━━━━━ Supplied text ━━━━━

Daniel Newman: Yeah, pat, I think you hit it on the head. There’s some lumpy business with things like server that tends to cause some gyrations in the overall performance of the company. I think the ARR growth in the mid double digits continues to be the strength of the company. Its pivot to GreenLake continues to be sort of its core messaging. Can you put everybody on as a service platform on-prem to kind of take advantage of this opportunity of hybrid cloud? I thought it was interesting when we talked about the company Slingshot Fabric. It’s got a story around AI for data fabric that I don’t think a lot of people are talking about. And I think they’ve made a number of acquisitions in data, data management, storage related and AI ops over the last few years. And I think there’s going to be a chance for HPE to get that story in market and more appreciated, because I think things like that tend to get lost inside of the broader HPE portfolio.

The HPC business showed a lot of strength and resilience and I think in our conversation, you and I had the chance to talk to CEO Antonio Neri about the overall state of the business and you felt a lot of optimism on his end. It was a pretty well managed quarter. They managed the margins pretty well. I think it’s another company who are really helping to explain to the market the value of AI in terms of accelerating its growth. And that’s what I think where everyone’s at right now, is it’s kind of this winding and bend in the road is there’s the people that are continuing on a path knowing that AI has to be baked into a product, but there’s not really a clear, “How does this help us make more money?” And then there’s the companies that are really clearly discerning, “This is how AI is going to help the business make more money.” And people are getting really excited about that.

But the diversification of the business is looking pretty good. It seemed like they maintained share in most of the areas where they were focused. But they’re a story of subscription. They’re a story of consumption. That’s been the pivot. It’s four years now into the pivot. The era of rising above a billion and people want to see that number keep growing. Is it being fully appreciated and valued? I still don’t think so. But I do think that as the crawl in the portfolio and that area continues to grow, the company is continuing to win customers and that will eventually enable the value of the business to shine. So I’ll pause there and we’ll keep going.

Pat Moorhead: Yeah, let’s dive into MongoDB. They absolutely crushed it. What’s going on in Mongo?

━━━━━

Work required
Continue the conversation about HPE and MongoDB earnings from its final line.

━━━━━ Items ━━━━━

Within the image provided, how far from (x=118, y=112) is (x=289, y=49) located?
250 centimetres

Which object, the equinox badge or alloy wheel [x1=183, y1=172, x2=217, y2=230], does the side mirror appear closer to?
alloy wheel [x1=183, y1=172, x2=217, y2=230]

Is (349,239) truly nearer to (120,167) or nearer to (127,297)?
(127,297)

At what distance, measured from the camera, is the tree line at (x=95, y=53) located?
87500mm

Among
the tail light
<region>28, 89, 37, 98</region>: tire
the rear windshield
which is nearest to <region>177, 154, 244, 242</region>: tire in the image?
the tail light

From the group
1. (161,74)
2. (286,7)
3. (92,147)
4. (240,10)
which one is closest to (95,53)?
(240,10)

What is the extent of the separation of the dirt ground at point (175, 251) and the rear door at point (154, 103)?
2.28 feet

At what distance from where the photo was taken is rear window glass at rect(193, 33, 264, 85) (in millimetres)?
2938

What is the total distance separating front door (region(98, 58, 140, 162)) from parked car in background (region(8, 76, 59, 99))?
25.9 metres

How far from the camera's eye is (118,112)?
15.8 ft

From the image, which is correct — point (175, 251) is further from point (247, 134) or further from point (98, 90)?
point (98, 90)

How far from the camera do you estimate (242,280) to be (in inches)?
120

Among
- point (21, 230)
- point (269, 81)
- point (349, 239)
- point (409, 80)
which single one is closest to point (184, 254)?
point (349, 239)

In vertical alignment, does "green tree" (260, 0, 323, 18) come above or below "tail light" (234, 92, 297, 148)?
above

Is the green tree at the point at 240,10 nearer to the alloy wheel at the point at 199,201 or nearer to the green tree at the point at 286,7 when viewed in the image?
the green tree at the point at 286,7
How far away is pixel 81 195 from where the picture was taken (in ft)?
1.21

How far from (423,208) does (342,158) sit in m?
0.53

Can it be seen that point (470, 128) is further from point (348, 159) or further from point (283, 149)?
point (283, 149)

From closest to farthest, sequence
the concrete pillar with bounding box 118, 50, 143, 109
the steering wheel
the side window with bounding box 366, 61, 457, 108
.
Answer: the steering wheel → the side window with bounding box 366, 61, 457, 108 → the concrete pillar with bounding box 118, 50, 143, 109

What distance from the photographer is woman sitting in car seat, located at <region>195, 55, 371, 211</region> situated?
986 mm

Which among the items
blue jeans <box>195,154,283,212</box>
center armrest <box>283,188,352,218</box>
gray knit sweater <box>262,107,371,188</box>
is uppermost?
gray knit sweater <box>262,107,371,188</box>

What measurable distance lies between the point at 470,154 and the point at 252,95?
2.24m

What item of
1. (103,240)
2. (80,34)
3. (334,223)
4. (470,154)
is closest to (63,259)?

━━━━━

The output
Daniel Newman: MonsterDB, I mean MongoDB. Monster quarter. Look, I like that the company had a huge number, a huge growth in its big customer base. It saw revenues grow almost 30%. Another company that’s been able to tell an AI story. The operating database that enables you to build apps and take advantage of all this app data. So the kind of Uber experiences cannot be built without MongoDB. The company’s still generating losses in terms of on an earnings basis, but they’re growing faster than people are expecting. They’re narrowing losses substantially on a year-over-year basis. Like I said, they’re adding customers at a really good clip. And Pat, I think they’re cementing themselves in the role that they have to play. Look, a developer data platform is going to be critical. They basically are able to come out and say, “Look, the AI breakthroughs are basically where software development is going to now start to shine.”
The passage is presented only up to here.